If five of the world’s largest banks are required to pay $6 billion in fines, why not use the money for makerspace development? The big banks were caught manipulating the $5.3 trillion-a-day foreign exchange market. The next question is how should the money be used given the fact that some the accusations were money laundering.
A lot of very serious people are starting to look at the drag domestic financial systems have become on industrialized economies. Others are saying too many economic resources are being consumed by individual components of the financial sector instead of going into the funding of pro-growth opportunities.

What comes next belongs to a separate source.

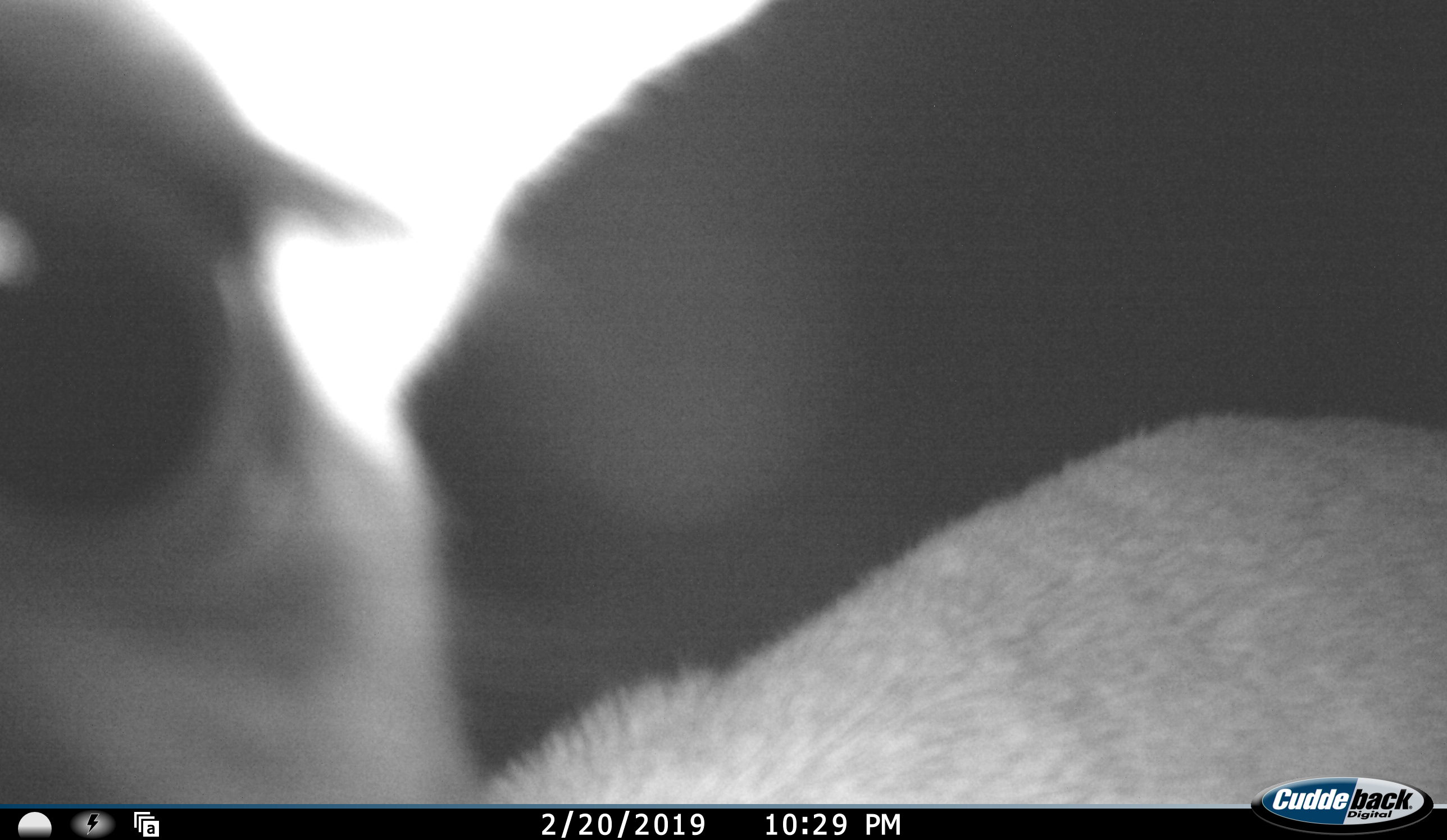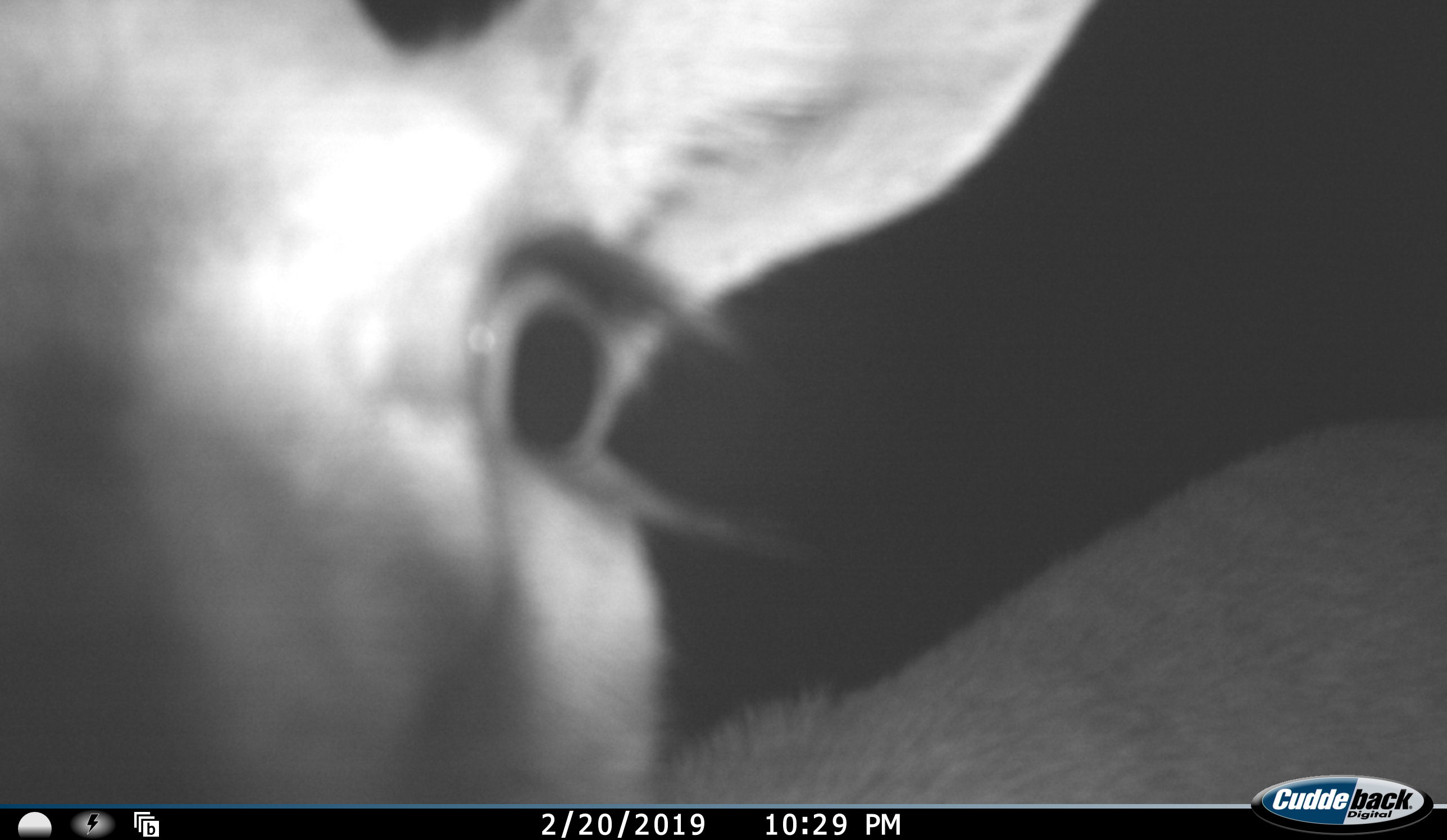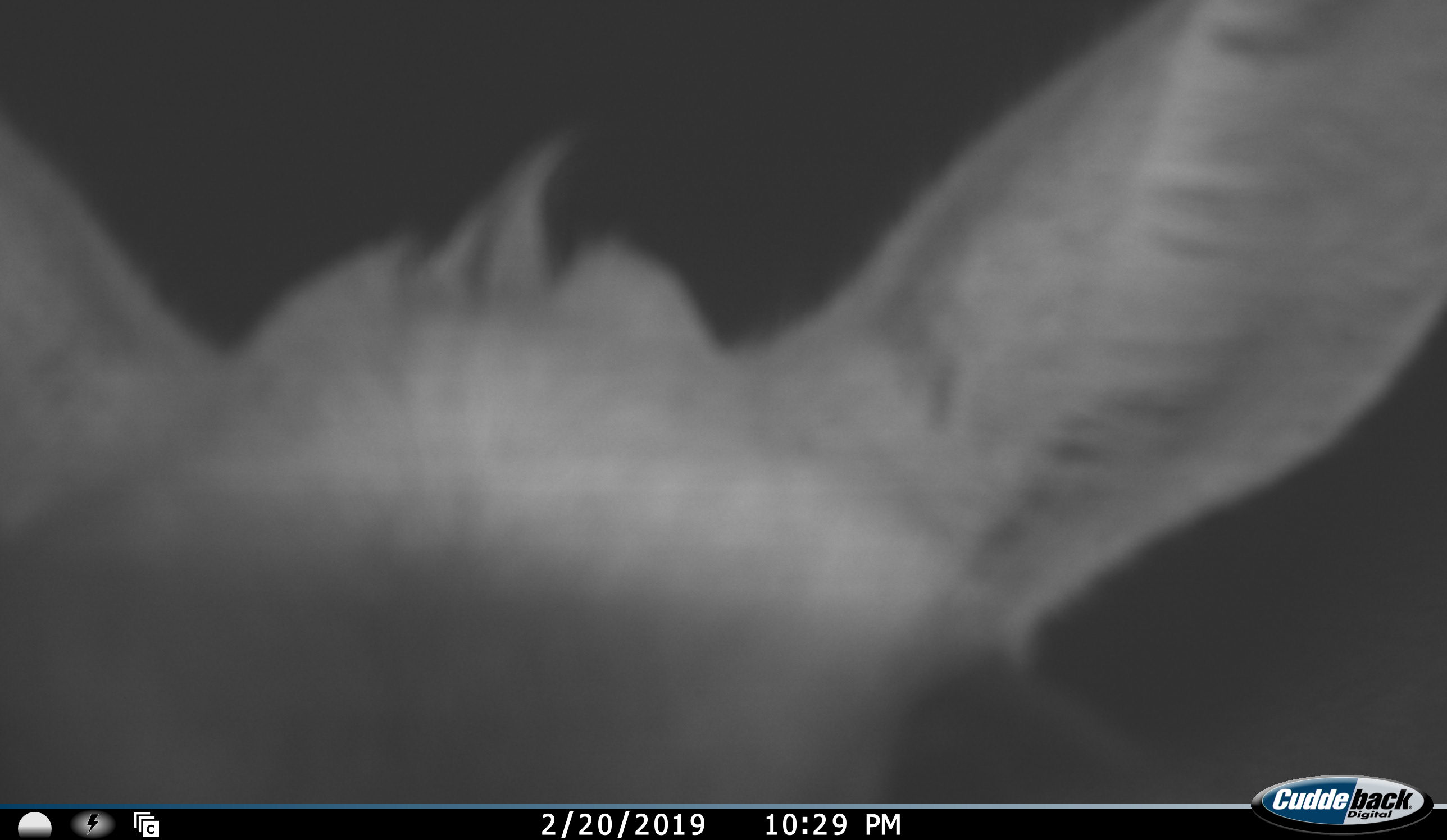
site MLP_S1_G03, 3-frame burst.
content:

There are at least two solutions that benefit the American people and by extension makerspace development. The first is direct investment in makerspace development. This would take money from fines and apply them to funding the acquisition of tools and other resources.
The second is to increase funding to the Federal Government’s micro-loan programs. These funds could be used by the residents in lesser industrialized communities. Makerspace Development by definition promises to empower a larger creative class. Without micro-loans, the benefits of makerspace development will be uneven.
A third option would be to require the big banks to support peer-to-peer lending programs. Peer-to-peer lending provides borrowers with money based on economic need and reputation for repayment. Peer-to-peer lending can eventually lead to micro-loans as the borrower’s credit worthiness improves.
You could say that the peer-to-peer lending option is the re-framing option. For the purposes of this discussion, re-framing shifts the internal structure of a timeworn solution so that it works for the 21st century. Governments saved the big banks so that the banks could save small businesses. That plan didn’t work so the solution needs to be re-framed.